- _Teks Bacaan_
-------

FKM NEWS – Tanggal 25 Januari menjadi peringatan hari Gizi Nasional, sekaligus peringatan bagi seluruh masyarakat Indonesia untuk tetap menjaga kesehatan dengan memperhatikan segala asupan gizinya. Tahun ini, Kementerian Kesehatan (Kemenkes) mengambil tema “Remaja Sehat, Bebas Anemia”.
Tantangan anemia pada remaja putri mengalami peningkatan berdasarkan hasil Riskesdas tahun 2013 sebesar 37,1%, menjadi 48,9% pada Riskesdas 2018. Artinya 4-5 dari 10 remaja putri Indonesia menderita anemia. Hal itu bisa dipengaruhi oleh kebiasaan asupan gizi yang tidak optimal dan kurangnya aktivitas fisik.
Di tengah pandemi, kondisi tersebut bisa meningkat secara signifikan. Stefania Widya Setyaningtyas, S.Gz, M.PH., Dosen Departemen Gizi Fakultas Kesehatan Masyarakat (FKM) Universitas Airlangga (UNAIR) menjelaskan, bahwa meski belum ada penelitian spesifik terkait prevalensi anemia sebelum dan sesudah pandemi, dimungkinkan saat pandemi terdapat peningkatan kasus kekurangan zat gizi termasuk anemia di dalamnya.
“Hal itu dimungkinkan, pertama karena sekolah ditutup. Otomatis penyaluran TTD (Tablet Tambah Darah, red) lewat sekolah juga akan terhambat,” ungkapnya saat diwawancarai oleh tim FKM News lewat pesan whatsApp pada Senin (25/01/20).

-------

- _Bagian Data_
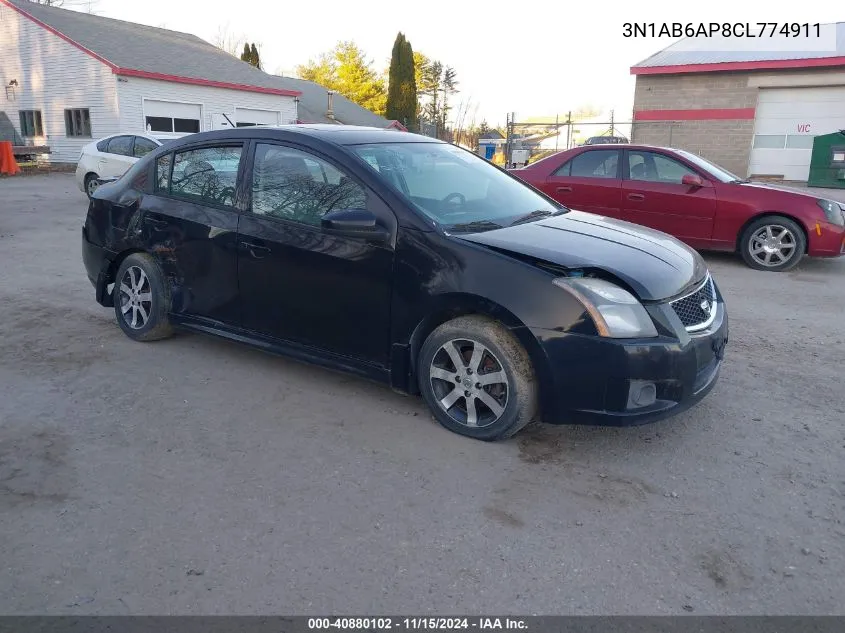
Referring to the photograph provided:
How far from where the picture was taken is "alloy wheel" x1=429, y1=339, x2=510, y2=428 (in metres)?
3.74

-------

- _Tugas yang Dikerjakan_
A. Jawablah pertanyaan berikut berdasarkan teks bacaan.
(i) Tema apa yang diambil Kementerian Kesehatan untuk peringatan Hari Gizi Nasional tahun ini?
(ii) Berapa persen angka anemia pada remaja putri menurut Riskesdas 2018?
(iii) Stefania Widya Setyaningtyas adalah dosen di departemen apa?
B. Sebutkan semua singkatan dalam teks bacaan yang kepanjangannya juga dituliskan di sana, beserta kepanjangannya.
C. Perbarui bagian teks bacaan mulai dari "Di tengah pandemi, kondisi" dan terus hingga "anemia di dalamnya.", dengan mengganti "Dosen" menjadi "Pengajar".

- _Jawaban Tiap Tugas_
A.
(i) “Remaja Sehat, Bebas Anemia”.
(ii) 48,9%.
(iii) Departemen Gizi, Fakultas Kesehatan Masyarakat (FKM) Universitas Airlangga (UNAIR).

B.
- Kemenkes: Kementerian Kesehatan
- FKM: Fakultas Kesehatan Masyarakat
- UNAIR: Universitas Airlangga
- TTD: Tablet Tambah Darah

C.
Di tengah pandemi, kondisi tersebut bisa meningkat secara signifikan. Stefania Widya Setyaningtyas, S.Gz, M.PH., Pengajar Departemen Gizi Fakultas Kesehatan Masyarakat (FKM) Universitas Airlangga (UNAIR) menjelaskan, bahwa meski belum ada penelitian spesifik terkait prevalensi anemia sebelum dan sesudah pandemi, dimungkinkan saat pandemi terdapat peningkatan kasus kekurangan zat gizi termasuk anemia di dalamnya.